===== EXTRAHIERTER TEXT =====

Andreas Haller
Papst Leo XIV. hat am vergangenen Sonntag Pier Giorgio Frassati (1901–1925) und Carlo Acutis (1991–2006) heiliggesprochen. Acutis ist im deutschsprachigen Raum längst ein Begriff, während Frassati trotz seiner Seligsprechung im Jahr 1990 weniger bekannt blieb. Seine Verehrung reicht jedoch bis in den Bregenzerwald, wo Andreas R. Batlogg, Jesuit und Autor mit Vorarlberger Wurzeln, überraschende Spuren entdeckte.

===== BEREITGESTELLTES MATERIAL =====

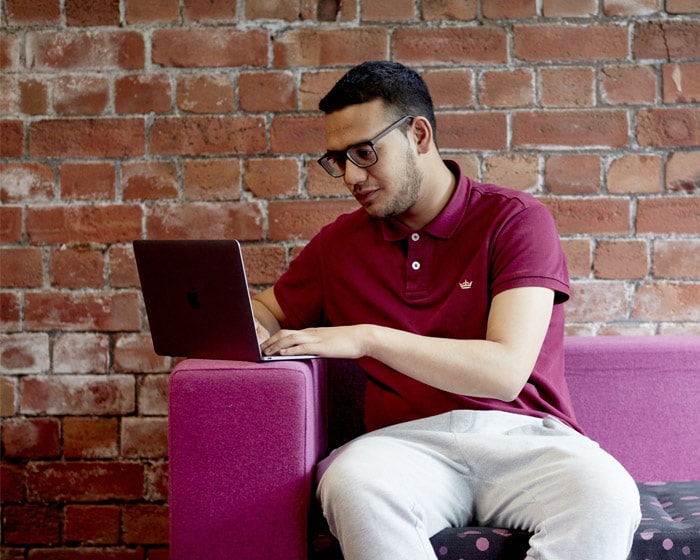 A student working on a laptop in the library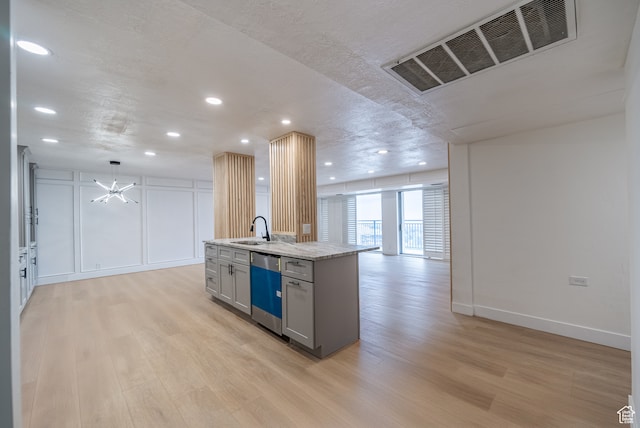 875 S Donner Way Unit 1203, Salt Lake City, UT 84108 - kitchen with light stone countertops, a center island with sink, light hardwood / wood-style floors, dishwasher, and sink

=====

ARBEITSAUFTRAG: Zitiere den Text über die Heiligsprechung von Frassati und Acutis vollständig und wortgetreu. Die Auflistung ist eigenständiges Material und gehört nicht zum Text.

ERGEBNIS:
Andreas Haller
Papst Leo XIV. hat am vergangenen Sonntag Pier Giorgio Frassati (1901–1925) und Carlo Acutis (1991–2006) heiliggesprochen. Acutis ist im deutschsprachigen Raum längst ein Begriff, während Frassati trotz seiner Seligsprechung im Jahr 1990 weniger bekannt blieb. Seine Verehrung reicht jedoch bis in den Bregenzerwald, wo Andreas R. Batlogg, Jesuit und Autor mit Vorarlberger Wurzeln, überraschende Spuren entdeckte.